→ DOCUMENT EXCERPT
---*---
What the Jays entourage saw was an athletic fielder with quick twitch muscles.

Hechavarria runs a 60-yard dash.

“He was 6.4 or 6-5, but he’d been 6.3 before,” Hernandez said.

The right-handed hitter took batting practice with an inside-out swing, hitting the ball the other way.

Anthopoulos said they did not see him swing and miss a pitch.

Hechavarria faced some of harder throwers from the Jays rookie-class Dominican summer league and free-agent international pitchers.

In a simulated game Hechavarria led off every inning. If he got an extra-base, hit or made an out he returned to first and attempted to steal.

The Jays clocked his times out of the batter’s box and his stolen base times.

Team USA beats Canada 5-3 in the round-robin game of the Vancouver Olympics. Americans LaCava, Brown and Minasian tease Canucks Anthopoulos and Tinnish.

“We like to make it exciting,” Tinnish, the forecaster, accurately predicts.

Feb. 23, Santo Domingo

Hechavarria fields ground balls to his backhand and grounders up the middle,

“One play to his backhanded, he dove, made the play, hopped up and threw a seed to first,” Anthopoulos recalls. “Everyone went ‘Wow!’”

Anthopoulos, Brown, LaCava, Tinnish, Minasian and Paddy sit at a square table inside the conference room. The GM instructs everyone to prepare questions to ask the prospect over lunch.

“Teams were concerned with his make up, they wanted knowlegde, we tried to facilitate that.” Hernandez said.

Anthopoulos spoke some Spanish, but since his Spanish “isn’t great” and since outside of Paddy, the rest of the table didn’t understand, switched to English.

To check on his support system, Brown asks Hechavarria the four most influential people in his life.
---*---
→ DATA LINES

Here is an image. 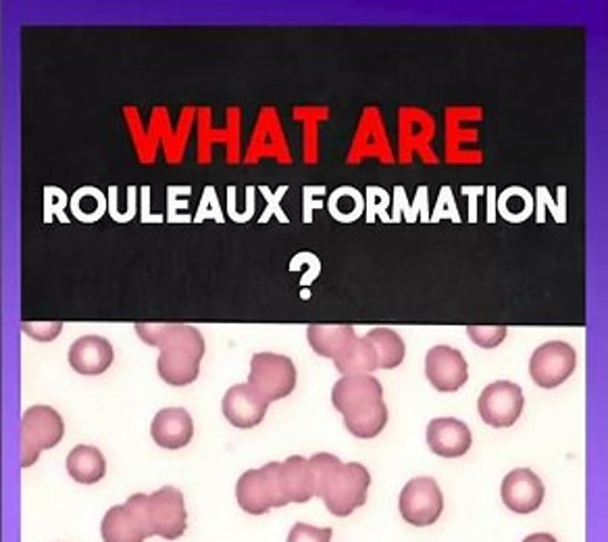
---*---
→ SHORT PROBLEM
Reproduce the whole passage above about the Jays scouting Hechavarria, word for word.

→ WRITTEN RESPONSE
What the Jays entourage saw was an athletic fielder with quick twitch muscles.

Hechavarria runs a 60-yard dash.

“He was 6.4 or 6-5, but he’d been 6.3 before,” Hernandez said.

The right-handed hitter took batting practice with an inside-out swing, hitting the ball the other way.

Anthopoulos said they did not see him swing and miss a pitch.

Hechavarria faced some of harder throwers from the Jays rookie-class Dominican summer league and free-agent international pitchers.

In a simulated game Hechavarria led off every inning. If he got an extra-base, hit or made an out he returned to first and attempted to steal.

The Jays clocked his times out of the batter’s box and his stolen base times.

Team USA beats Canada 5-3 in the round-robin game of the Vancouver Olympics. Americans LaCava, Brown and Minasian tease Canucks Anthopoulos and Tinnish.

“We like to make it exciting,” Tinnish, the forecaster, accurately predicts.

Feb. 23, Santo Domingo

Hechavarria fields ground balls to his backhand and grounders up the middle,

“One play to his backhanded, he dove, made the play, hopped up and threw a seed to first,” Anthopoulos recalls. “Everyone went ‘Wow!’”

Anthopoulos, Brown, LaCava, Tinnish, Minasian and Paddy sit at a square table inside the conference room. The GM instructs everyone to prepare questions to ask the prospect over lunch.

“Teams were concerned with his make up, they wanted knowlegde, we tried to facilitate that.” Hernandez said.

Anthopoulos spoke some Spanish, but since his Spanish “isn’t great” and since outside of Paddy, the rest of the table didn’t understand, switched to English.

To check on his support system, Brown asks Hechavarria the four most influential people in his life.